There are plenty of examples where harnessing ‘demand flow technology’ or similar IT with lean methodologies and variable Kanbans have helped slash both the order administration cycle time and the manufacturing cycle time literally by several weeks. And there are many that would argue we should all do all of this before we even consider a product configurator. But you be the judge: there are also instances where configurator IT has contributed handsomely, acting as a catalyst to improve lean factory achievements.
No one is pretending SMEs aren’t already doing some of this: if they’re still trading many have had to make changes. But the issue now is to consider it in the round and that’s where some are going to struggle. How many can do it? As Mark Brewer, sales support manager for mid-market enterprise software vendor QAD notes, “Most manufacturers are limited by their infrastructure… It’s going to take them a step change – different tools, different processes. You can’t get that from ERP.” And for as long as there is management autonomy they are likely to be forced into adopting piecemeal approaches and point solutions.
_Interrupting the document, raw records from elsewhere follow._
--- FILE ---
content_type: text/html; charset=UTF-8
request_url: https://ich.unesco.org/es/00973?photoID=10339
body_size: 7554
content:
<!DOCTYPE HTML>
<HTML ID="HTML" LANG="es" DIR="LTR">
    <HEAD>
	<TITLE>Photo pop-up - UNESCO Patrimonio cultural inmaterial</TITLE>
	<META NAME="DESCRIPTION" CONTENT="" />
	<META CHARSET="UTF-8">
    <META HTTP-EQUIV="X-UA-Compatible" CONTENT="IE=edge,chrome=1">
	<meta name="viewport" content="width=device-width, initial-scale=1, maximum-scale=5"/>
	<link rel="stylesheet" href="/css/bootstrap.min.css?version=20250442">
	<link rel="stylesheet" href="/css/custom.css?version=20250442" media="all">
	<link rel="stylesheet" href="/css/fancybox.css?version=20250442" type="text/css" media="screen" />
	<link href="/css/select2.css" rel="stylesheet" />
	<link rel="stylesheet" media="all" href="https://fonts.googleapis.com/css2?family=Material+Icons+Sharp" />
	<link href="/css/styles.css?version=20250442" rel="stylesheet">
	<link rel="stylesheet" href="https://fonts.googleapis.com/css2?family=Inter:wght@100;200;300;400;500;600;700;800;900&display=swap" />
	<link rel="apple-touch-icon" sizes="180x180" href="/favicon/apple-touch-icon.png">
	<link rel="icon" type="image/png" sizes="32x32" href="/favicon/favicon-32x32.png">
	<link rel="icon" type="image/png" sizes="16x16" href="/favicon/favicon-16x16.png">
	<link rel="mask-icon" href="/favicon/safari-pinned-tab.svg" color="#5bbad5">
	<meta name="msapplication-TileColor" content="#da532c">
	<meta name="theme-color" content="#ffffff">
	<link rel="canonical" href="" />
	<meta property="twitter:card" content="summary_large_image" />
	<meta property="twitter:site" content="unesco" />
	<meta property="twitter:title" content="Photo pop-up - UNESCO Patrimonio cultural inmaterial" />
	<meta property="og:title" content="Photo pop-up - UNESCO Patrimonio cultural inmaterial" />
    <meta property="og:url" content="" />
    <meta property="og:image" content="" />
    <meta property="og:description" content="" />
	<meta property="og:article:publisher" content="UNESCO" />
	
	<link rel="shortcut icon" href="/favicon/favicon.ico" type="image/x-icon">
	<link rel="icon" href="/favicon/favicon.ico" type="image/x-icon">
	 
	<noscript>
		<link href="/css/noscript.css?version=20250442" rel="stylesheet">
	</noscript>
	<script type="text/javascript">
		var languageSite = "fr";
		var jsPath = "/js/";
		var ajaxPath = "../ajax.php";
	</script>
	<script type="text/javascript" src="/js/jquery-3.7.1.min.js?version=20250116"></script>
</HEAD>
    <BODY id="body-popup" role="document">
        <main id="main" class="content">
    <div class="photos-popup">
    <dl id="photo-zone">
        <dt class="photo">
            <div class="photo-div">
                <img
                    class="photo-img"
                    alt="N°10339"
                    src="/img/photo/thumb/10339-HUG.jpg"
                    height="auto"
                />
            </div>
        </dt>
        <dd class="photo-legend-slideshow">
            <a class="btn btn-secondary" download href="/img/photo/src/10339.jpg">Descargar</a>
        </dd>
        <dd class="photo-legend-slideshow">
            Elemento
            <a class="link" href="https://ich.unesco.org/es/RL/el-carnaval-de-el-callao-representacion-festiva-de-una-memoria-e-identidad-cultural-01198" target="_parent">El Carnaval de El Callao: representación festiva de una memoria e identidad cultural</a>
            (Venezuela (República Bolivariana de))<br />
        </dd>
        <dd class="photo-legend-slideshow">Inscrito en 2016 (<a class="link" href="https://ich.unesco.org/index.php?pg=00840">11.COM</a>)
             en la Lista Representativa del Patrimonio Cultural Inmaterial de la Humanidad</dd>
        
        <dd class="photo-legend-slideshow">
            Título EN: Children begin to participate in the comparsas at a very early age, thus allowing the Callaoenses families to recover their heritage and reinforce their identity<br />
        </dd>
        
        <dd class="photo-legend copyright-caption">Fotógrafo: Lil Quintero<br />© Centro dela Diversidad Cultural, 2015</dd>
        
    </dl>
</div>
All true. But remembering that key points are to improve demand forecasting where you can, and obtain early visibility of detailed configured requirements where you can’t, you may make a good start. Stan Stewart, who heads up lean business management for ERP vendor SSA GT, puts it thus: “No one wants to see one-off purchase orders being raised for everything – that’s far too wasteful.” If even email can make a difference, think what a configurator could do for you. And get away from the silo/departmental mentality.